Among the more revealing parts of the book is Jones' discussion of his mother, Sarah, who was in and out of mental hospitals through most of his childhood. Her erratic behavior frightened and embarrassed her son, who recalls sometimes hiding or ignoring his mother in the street.
"I don't know what the word 'mother' means. It doesn't have a meaning to me," he says.
He was raised by his father, who was emotionally distant and spnt most of his time working to feed his family, and his father's wife, whom Jones depicts so harshly that she rivals Cinderella's stepmother in cruelty, including beatings and neglect.
Jones says the lack of a mother figure in his life left him feeling empty for years, but it wasn't until he went on a retreat at friend Oprah Winfrey's ranch, along with self-help therapist and author John Bradshaw, that he discovered why.

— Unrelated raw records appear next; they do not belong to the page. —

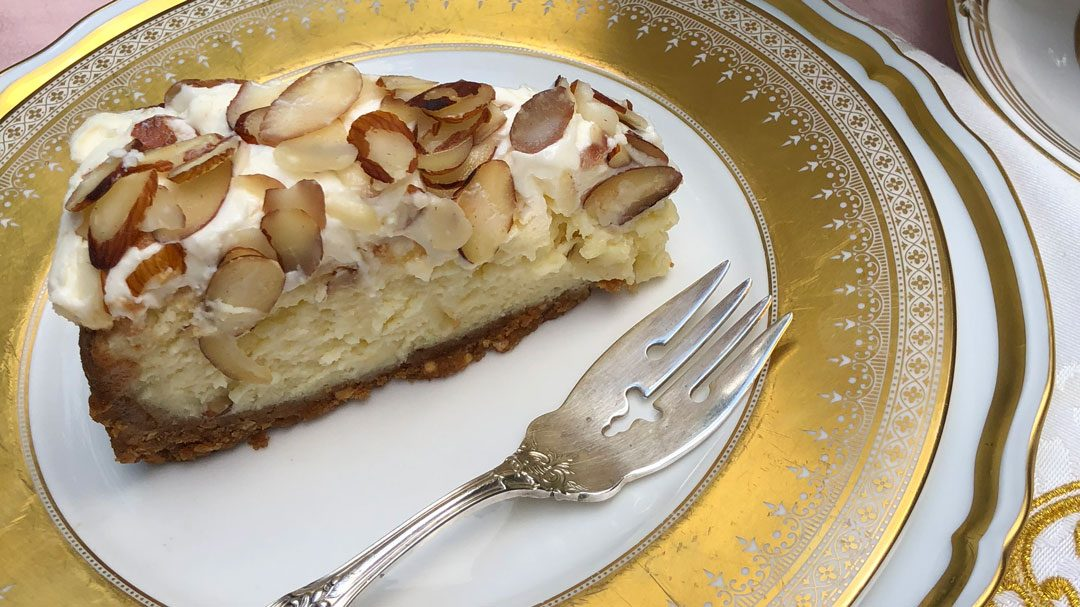 PATTY'S PICK: White Chocolate-Almond Cheesecake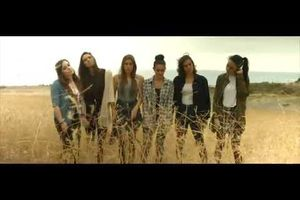 Cimorelli & The Johnsons - See You Again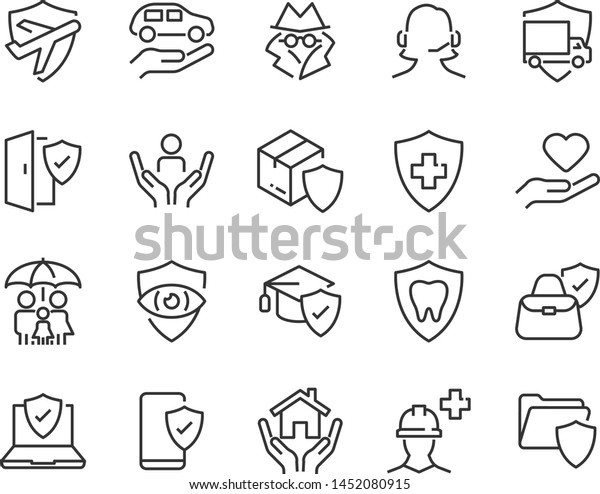 set of insurance icons, such as risk, help, service, care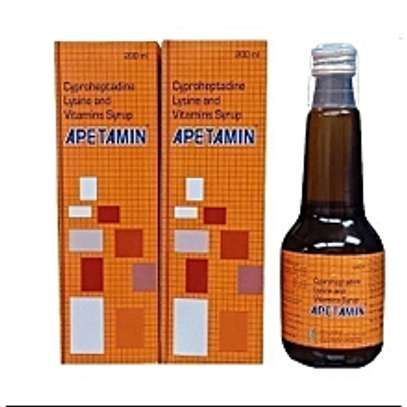 APETAMIN LIQUID KENYA | WEIGHT GAIN | APPETITE | MULTIVITAMIN – 200ML image 1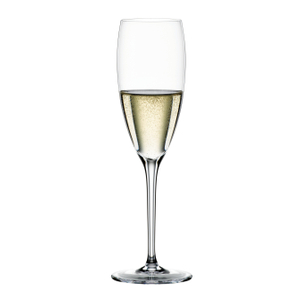 Spiegelau Vinovino Crystal Champagne Glass, Set of 4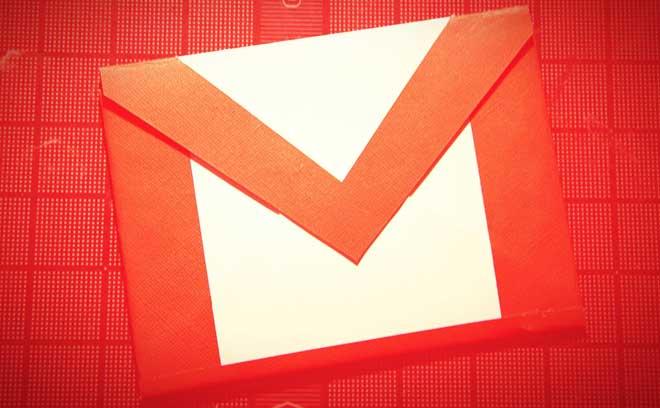 Gmail online fax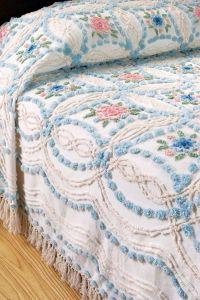 Chenille Bedspread | Chenille bedspreads | Pinterest ...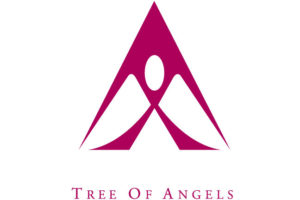 tree of angels logo
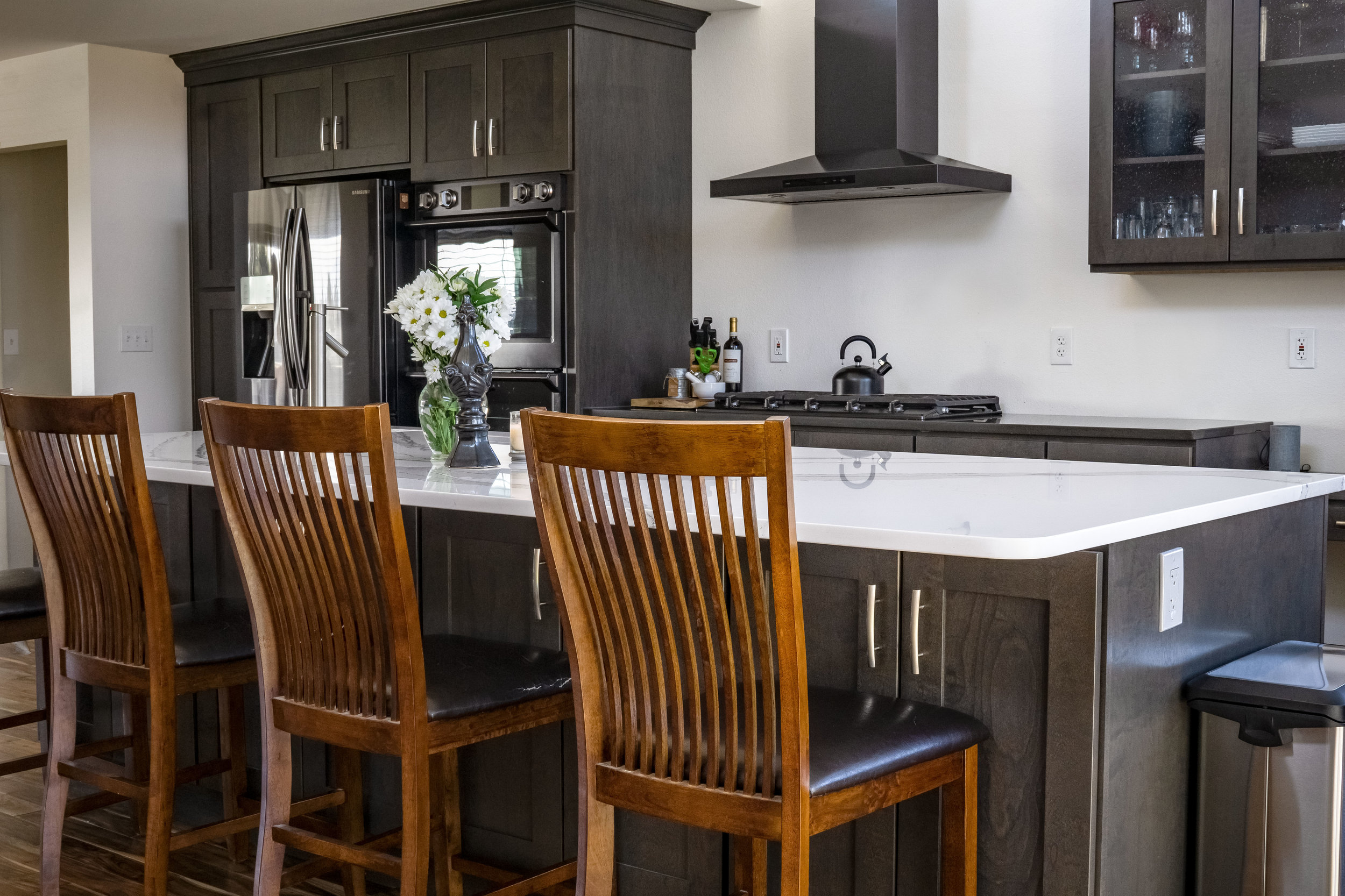 Your Dream Kitchen is Closer than You Think! - Talk with a designer today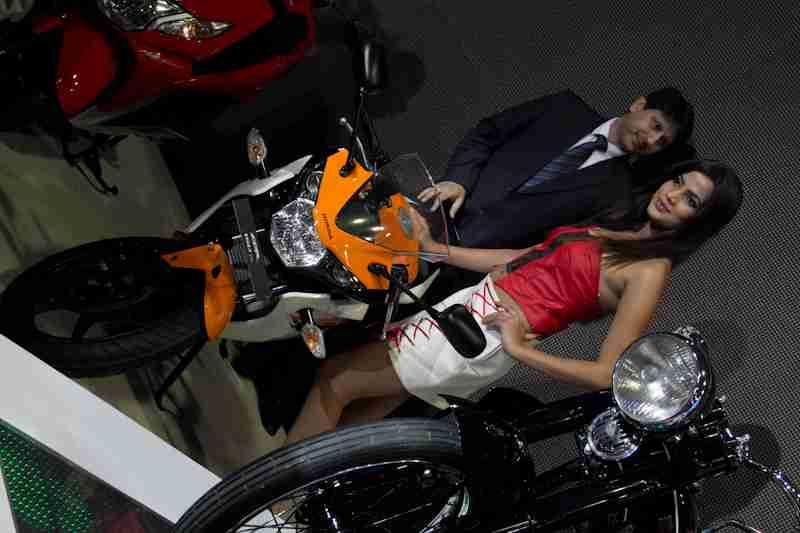 Honda Motorcycles Auto Expo 2012 India -17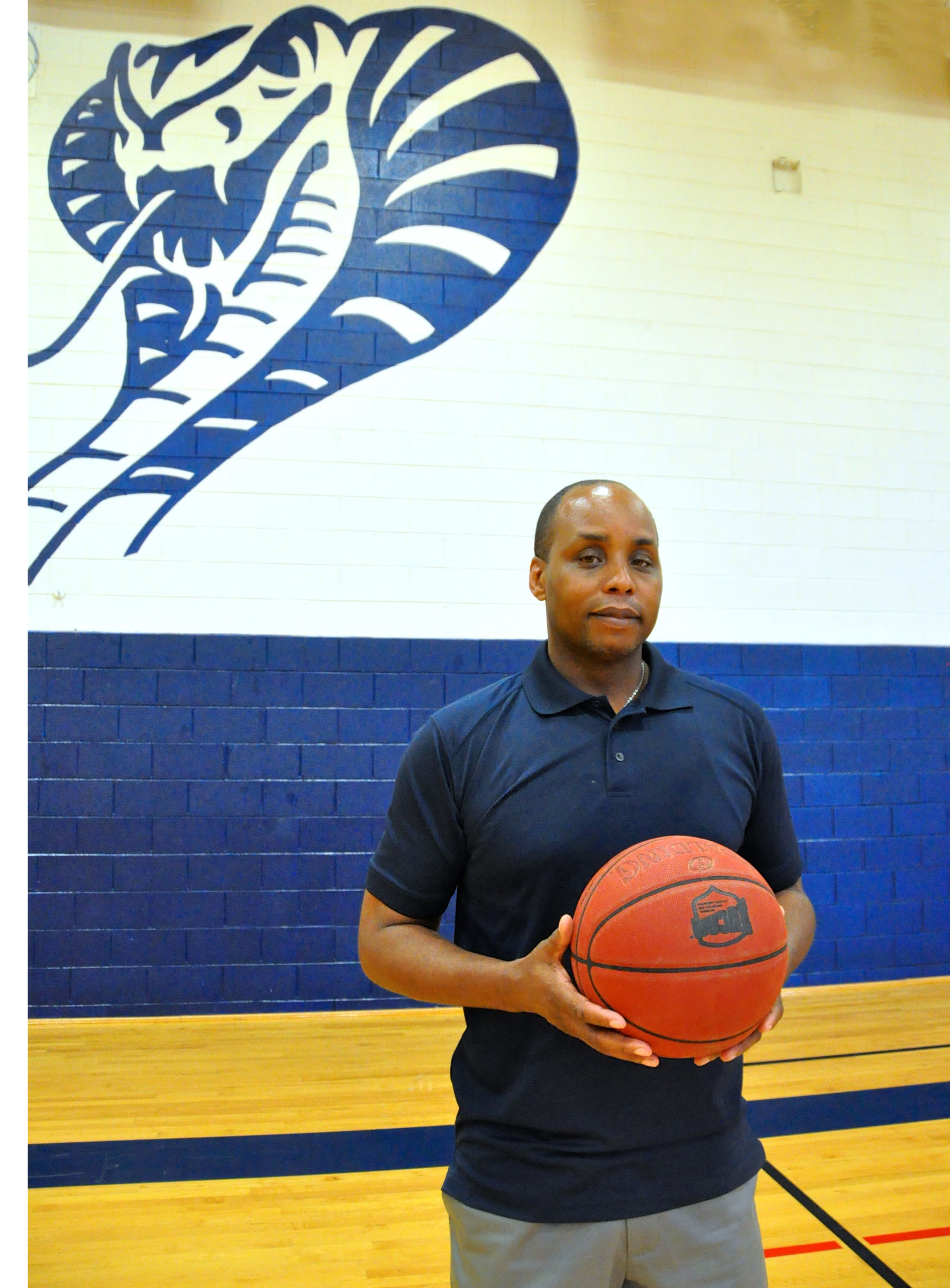 Ike Williams - New CCC&TI Women's Basketball Coach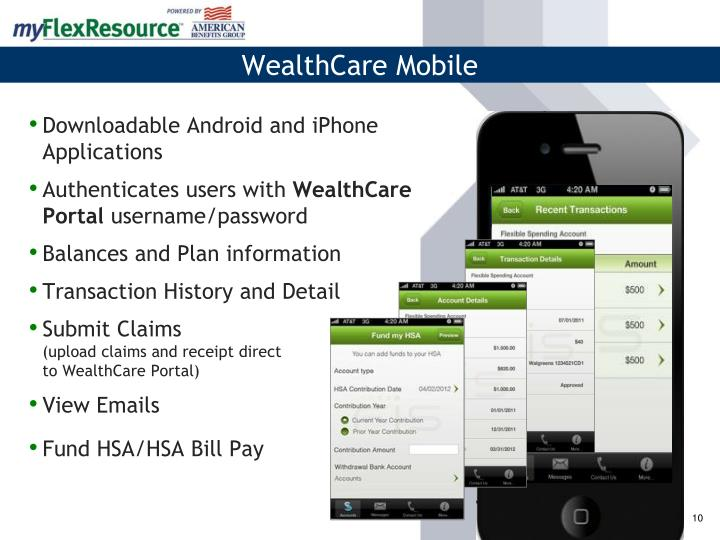 WealthCare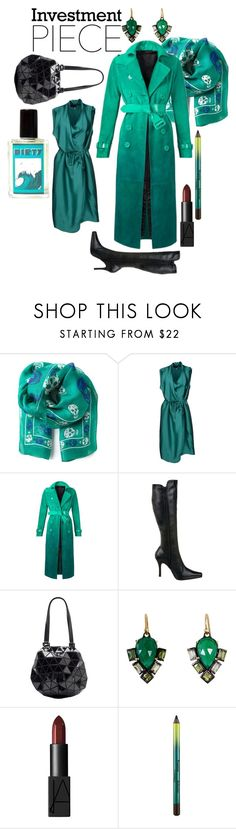 """Lady in Emerald"" by faye2441 ❤ liked on Polyvore featuring Alexander McQueen, Lanvin, Burberry, CL by Chinese Laundry, Issey Miyake, Nak Armstrong, NARS Cosmetics and MAC Cosmetics"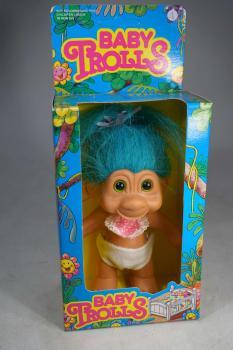 vintage 1990's - Baby Trolls - Troll Figur (14cm) #1 - MIB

Bradshaw's theory is that "before the age of 9, a child must have a parent ... they must give you the validation and all their nurturing and everything else that you need, and if you don't do that, you have a hole in you that you are trying to fix for the rest of your life," he says. "And I had that hole. I was that hole, a long time."
It affected his relationships with his own children. At one point in the book, his son, Quincy Jones III, describes not really knowing his father until his late teens. At one point, the boy's mother, struggling with substance-abuse problems, sent him to live with Jones. But Jones, who was having his house redone, said he had no room and sent the boy to live with an uncle. In the book, Jones says it is one of the things he can never forgive himself for.
Jones says he worked so much that he didn't spend enough time with his family. He felt it was enough that "they had clothes and food and a roof over their head, and they were going to school everyday."
Besides delving deep into Jones' personal life, the book also gives readers a vicarious look into his world; almost every page includes stories about his relationships with luminaries - Ray Charles, Ella Fitzgerald, Henry Mancini, Sammy Davis Jr.
Many of Jones' collaborators are also included in the recently released four-disc box set "Q: The Musical Biography of Quincy Jones."
In the book, Jones calls Charles one of his oldest and dearest friends; the two met as teens in Seattle. Another enduring relationship was with Sinatra; Jones confesses to having been intimidated when they first met decades ago.
The two men remained close until Sinatra's death in 1998.
"When Frank died, I went over there, spent a lot of time in his last days. ... He'd have great long-term memory but it was rough because Alzheimer's (disease) was starting to take over a little bit," Jones recalls.
Perhaps Jones' most famous collaboration was with Jackson, for whom he produced three albums. They haven't worked together on an album since 1987's "Bad," but had a mini-reunion in September, when Jones took part in Jackson's 30th anniversary concerts at
Madison Square Garden.
"It was beautiful - it was like revisiting your child, your son, after all these years. He's grown up now. When I met Michael, he was 12. He's 43 now - he's older than me now!" Jones jokes in the interview.
But anyone expecting Jones' book to be as revealing about his celebrity friends as it is about his own life will be disappointed.
"Honey, I know enough to close down 40 ountries," he jokes. "(But) that's not my bag, to put people's business out there, that's not my thing.
"That's really stooping down, I think. And I don't think you have to do that - I think I've had a life that's interesting enough without doing that."